● Records from a collection
===
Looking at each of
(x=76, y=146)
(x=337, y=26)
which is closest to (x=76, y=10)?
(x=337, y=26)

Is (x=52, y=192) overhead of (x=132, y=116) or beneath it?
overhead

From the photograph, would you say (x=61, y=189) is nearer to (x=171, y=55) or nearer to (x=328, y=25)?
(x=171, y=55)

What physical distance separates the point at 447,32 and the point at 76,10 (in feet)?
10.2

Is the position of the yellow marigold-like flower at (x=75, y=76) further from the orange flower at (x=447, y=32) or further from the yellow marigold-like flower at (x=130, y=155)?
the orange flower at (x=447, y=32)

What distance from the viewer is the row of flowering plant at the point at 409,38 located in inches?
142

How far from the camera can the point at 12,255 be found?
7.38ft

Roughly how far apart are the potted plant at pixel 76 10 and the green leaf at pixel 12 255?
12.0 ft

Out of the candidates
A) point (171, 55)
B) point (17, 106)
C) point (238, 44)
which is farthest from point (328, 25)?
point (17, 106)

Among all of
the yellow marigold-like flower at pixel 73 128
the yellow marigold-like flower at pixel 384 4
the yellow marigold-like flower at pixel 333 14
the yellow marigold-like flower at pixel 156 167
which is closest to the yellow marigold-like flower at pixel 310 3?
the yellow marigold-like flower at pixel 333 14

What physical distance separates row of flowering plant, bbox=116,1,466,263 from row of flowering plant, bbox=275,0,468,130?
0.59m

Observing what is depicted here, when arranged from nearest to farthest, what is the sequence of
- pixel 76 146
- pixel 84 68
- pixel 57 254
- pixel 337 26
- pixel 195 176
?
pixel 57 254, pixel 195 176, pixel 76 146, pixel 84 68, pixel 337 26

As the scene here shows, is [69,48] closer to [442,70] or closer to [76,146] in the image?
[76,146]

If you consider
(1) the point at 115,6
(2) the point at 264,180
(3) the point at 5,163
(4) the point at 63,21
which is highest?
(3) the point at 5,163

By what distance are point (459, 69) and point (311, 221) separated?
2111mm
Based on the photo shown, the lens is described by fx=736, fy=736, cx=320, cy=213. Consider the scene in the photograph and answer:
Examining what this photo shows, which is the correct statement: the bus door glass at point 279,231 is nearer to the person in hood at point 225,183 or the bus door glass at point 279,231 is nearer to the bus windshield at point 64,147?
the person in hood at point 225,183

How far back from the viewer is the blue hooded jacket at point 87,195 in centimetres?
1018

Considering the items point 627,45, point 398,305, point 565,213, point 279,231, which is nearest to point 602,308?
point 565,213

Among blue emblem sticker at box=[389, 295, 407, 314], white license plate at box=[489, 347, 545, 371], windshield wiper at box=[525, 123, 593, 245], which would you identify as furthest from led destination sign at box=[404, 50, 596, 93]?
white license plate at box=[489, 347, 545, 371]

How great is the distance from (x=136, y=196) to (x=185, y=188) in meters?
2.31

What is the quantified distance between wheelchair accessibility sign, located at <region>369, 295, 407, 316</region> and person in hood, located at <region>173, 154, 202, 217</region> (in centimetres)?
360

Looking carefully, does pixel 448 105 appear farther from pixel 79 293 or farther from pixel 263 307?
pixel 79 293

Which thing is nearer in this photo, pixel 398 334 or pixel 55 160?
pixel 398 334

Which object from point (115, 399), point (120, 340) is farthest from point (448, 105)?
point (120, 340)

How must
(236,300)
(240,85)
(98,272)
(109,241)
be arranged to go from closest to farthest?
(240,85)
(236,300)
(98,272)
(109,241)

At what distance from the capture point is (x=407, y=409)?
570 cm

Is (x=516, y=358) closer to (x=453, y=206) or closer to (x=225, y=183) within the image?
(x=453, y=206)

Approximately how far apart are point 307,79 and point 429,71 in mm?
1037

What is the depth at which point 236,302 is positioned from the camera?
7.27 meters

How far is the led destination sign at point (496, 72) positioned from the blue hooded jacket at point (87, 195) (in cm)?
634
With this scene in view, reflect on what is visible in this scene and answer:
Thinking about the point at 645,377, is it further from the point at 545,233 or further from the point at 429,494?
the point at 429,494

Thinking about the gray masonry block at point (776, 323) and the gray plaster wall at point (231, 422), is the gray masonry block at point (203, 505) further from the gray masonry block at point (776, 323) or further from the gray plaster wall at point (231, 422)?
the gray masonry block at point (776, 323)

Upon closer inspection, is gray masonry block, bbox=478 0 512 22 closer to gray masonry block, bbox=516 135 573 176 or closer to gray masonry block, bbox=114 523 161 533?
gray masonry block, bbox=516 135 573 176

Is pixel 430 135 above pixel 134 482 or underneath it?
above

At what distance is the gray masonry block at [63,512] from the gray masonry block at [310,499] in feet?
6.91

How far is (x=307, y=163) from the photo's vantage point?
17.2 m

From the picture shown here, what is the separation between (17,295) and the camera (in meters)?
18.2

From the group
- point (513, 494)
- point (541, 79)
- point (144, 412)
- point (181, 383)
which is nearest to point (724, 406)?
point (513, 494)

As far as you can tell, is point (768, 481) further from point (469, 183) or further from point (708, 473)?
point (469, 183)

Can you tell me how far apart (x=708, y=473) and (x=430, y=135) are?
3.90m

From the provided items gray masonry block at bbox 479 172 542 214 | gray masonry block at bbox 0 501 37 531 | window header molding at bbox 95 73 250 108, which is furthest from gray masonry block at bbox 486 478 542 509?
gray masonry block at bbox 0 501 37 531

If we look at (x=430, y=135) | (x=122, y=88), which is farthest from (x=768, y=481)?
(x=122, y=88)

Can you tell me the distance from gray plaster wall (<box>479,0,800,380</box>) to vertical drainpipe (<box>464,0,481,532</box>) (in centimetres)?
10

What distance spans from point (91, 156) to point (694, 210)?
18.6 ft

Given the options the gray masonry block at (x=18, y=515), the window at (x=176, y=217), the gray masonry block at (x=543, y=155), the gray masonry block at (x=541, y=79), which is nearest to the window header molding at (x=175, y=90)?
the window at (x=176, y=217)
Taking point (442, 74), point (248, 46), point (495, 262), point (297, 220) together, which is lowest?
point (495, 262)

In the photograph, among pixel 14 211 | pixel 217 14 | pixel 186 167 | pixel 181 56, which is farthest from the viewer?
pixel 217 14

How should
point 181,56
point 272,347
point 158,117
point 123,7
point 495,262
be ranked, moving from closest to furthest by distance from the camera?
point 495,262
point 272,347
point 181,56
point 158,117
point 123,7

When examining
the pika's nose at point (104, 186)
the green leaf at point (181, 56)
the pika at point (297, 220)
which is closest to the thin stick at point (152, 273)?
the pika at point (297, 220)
===
● TASK DIRECTIONS
Repeat the lines above exactly.

● SOLUTION TO THIS PROBLEM
Looking at each of
(x=76, y=146)
(x=337, y=26)
which is closest to (x=76, y=10)?
(x=337, y=26)

Is (x=52, y=192) overhead of (x=132, y=116) or beneath it?
overhead

From the photograph, would you say (x=61, y=189) is nearer to (x=171, y=55) or nearer to (x=328, y=25)?
(x=171, y=55)

What physical distance separates the point at 447,32 and the point at 76,10 (in feet)?
10.2

Is the position of the yellow marigold-like flower at (x=75, y=76) further from the orange flower at (x=447, y=32) or further from the yellow marigold-like flower at (x=130, y=155)?
the orange flower at (x=447, y=32)

What distance from the viewer is the row of flowering plant at the point at 409,38 located in inches?
142

How far from the camera can the point at 12,255 be found?
7.38ft

Roughly how far apart are the potted plant at pixel 76 10 and the green leaf at pixel 12 255?
12.0 ft

Out of the candidates
A) point (171, 55)
B) point (17, 106)
C) point (238, 44)
which is farthest from point (328, 25)?
point (17, 106)

Among all of
the yellow marigold-like flower at pixel 73 128
the yellow marigold-like flower at pixel 384 4
the yellow marigold-like flower at pixel 333 14
the yellow marigold-like flower at pixel 156 167
which is closest to the yellow marigold-like flower at pixel 310 3?
the yellow marigold-like flower at pixel 333 14

What physical distance separates row of flowering plant, bbox=116,1,466,263 from row of flowering plant, bbox=275,0,468,130?
0.59m

Observing what is depicted here, when arranged from nearest to farthest, what is the sequence of
- pixel 76 146
- pixel 84 68
- pixel 57 254
- pixel 337 26
- pixel 195 176
?
pixel 57 254, pixel 195 176, pixel 76 146, pixel 84 68, pixel 337 26

As the scene here shows, is [69,48] closer to [442,70] or closer to [76,146] in the image?
[76,146]

If you consider
(1) the point at 115,6
(2) the point at 264,180
(3) the point at 5,163
(4) the point at 63,21
which is highest?
(3) the point at 5,163

By what distance are point (459, 69) and point (311, 221) separated?
2111mm
Based on the photo shown, the lens is described by fx=736, fy=736, cx=320, cy=213. Consider the scene in the photograph and answer:
Examining what this photo shows, which is the correct statement: the bus door glass at point 279,231 is nearer to the person in hood at point 225,183 or the bus door glass at point 279,231 is nearer to the bus windshield at point 64,147?
the person in hood at point 225,183

How far back from the viewer is the blue hooded jacket at point 87,195 in centimetres?
1018

Considering the items point 627,45, point 398,305, point 565,213, point 279,231, which is nearest to point 602,308?
point 565,213

Among blue emblem sticker at box=[389, 295, 407, 314], white license plate at box=[489, 347, 545, 371], windshield wiper at box=[525, 123, 593, 245], which would you identify as furthest from led destination sign at box=[404, 50, 596, 93]?
white license plate at box=[489, 347, 545, 371]

How great is the distance from (x=136, y=196) to (x=185, y=188) in meters?
2.31

What is the quantified distance between wheelchair accessibility sign, located at <region>369, 295, 407, 316</region> and person in hood, located at <region>173, 154, 202, 217</region> (in centimetres)?
360

Looking carefully, does pixel 448 105 appear farther from pixel 79 293 or farther from pixel 263 307?
pixel 79 293

Which thing is nearer in this photo, pixel 398 334 or pixel 55 160?
pixel 398 334

Which object from point (115, 399), point (120, 340) is farthest from point (448, 105)?
point (120, 340)

How must
(236,300)
(240,85)
(98,272)
(109,241)
be arranged to go from closest to farthest?
(240,85)
(236,300)
(98,272)
(109,241)

At what distance from the capture point is (x=407, y=409)?
570 cm

Is (x=516, y=358) closer to (x=453, y=206) or closer to (x=225, y=183) within the image?
(x=453, y=206)

Approximately how far apart are point 307,79 and point 429,71 in mm?
1037

What is the depth at which point 236,302 is positioned from the camera?
7.27 meters

How far is the led destination sign at point (496, 72) positioned from the blue hooded jacket at point (87, 195) (in cm)?
634
With this scene in view, reflect on what is visible in this scene and answer:
Thinking about the point at 645,377, is it further from the point at 545,233 or further from the point at 429,494?
the point at 429,494

Thinking about the gray masonry block at point (776, 323) and the gray plaster wall at point (231, 422), is the gray masonry block at point (203, 505) further from the gray masonry block at point (776, 323) or further from the gray plaster wall at point (231, 422)?
the gray masonry block at point (776, 323)

Upon closer inspection, is gray masonry block, bbox=478 0 512 22 closer to gray masonry block, bbox=516 135 573 176 or closer to gray masonry block, bbox=114 523 161 533?
gray masonry block, bbox=516 135 573 176

Is pixel 430 135 above pixel 134 482 or underneath it?
above

At what distance is the gray masonry block at [63,512] from the gray masonry block at [310,499] in feet?
6.91

How far is (x=307, y=163) from the photo's vantage point?
17.2 m

From the picture shown here, what is the separation between (17,295) and the camera (in meters)?
18.2

From the group
- point (513, 494)
- point (541, 79)
- point (144, 412)
- point (181, 383)
which is nearest to point (724, 406)?
point (513, 494)

As far as you can tell, is point (768, 481) further from point (469, 183) or further from point (708, 473)?
point (469, 183)

Can you tell me how far apart (x=708, y=473) and (x=430, y=135) are?
3.90m

From the provided items gray masonry block at bbox 479 172 542 214 | gray masonry block at bbox 0 501 37 531 | window header molding at bbox 95 73 250 108, which is furthest from gray masonry block at bbox 486 478 542 509?
gray masonry block at bbox 0 501 37 531

If we look at (x=430, y=135) | (x=122, y=88), which is farthest from (x=768, y=481)?
(x=122, y=88)

Can you tell me the distance from gray plaster wall (<box>479,0,800,380</box>) to vertical drainpipe (<box>464,0,481,532</box>) (in centimetres)?
10

What distance spans from point (91, 156) to point (694, 210)?
18.6 ft

Given the options the gray masonry block at (x=18, y=515), the window at (x=176, y=217), the gray masonry block at (x=543, y=155), the gray masonry block at (x=541, y=79), which is nearest to the window header molding at (x=175, y=90)?
the window at (x=176, y=217)
Taking point (442, 74), point (248, 46), point (495, 262), point (297, 220) together, which is lowest?
point (495, 262)

In the photograph, among pixel 14 211 | pixel 217 14 | pixel 186 167 | pixel 181 56, which is farthest from the viewer?
pixel 217 14

How should
point 181,56
point 272,347
point 158,117
point 123,7
point 495,262
be ranked, moving from closest to furthest by distance from the camera?
point 495,262
point 272,347
point 181,56
point 158,117
point 123,7

When examining
the pika's nose at point (104, 186)
the green leaf at point (181, 56)
the pika at point (297, 220)
which is closest to the thin stick at point (152, 273)?
the pika at point (297, 220)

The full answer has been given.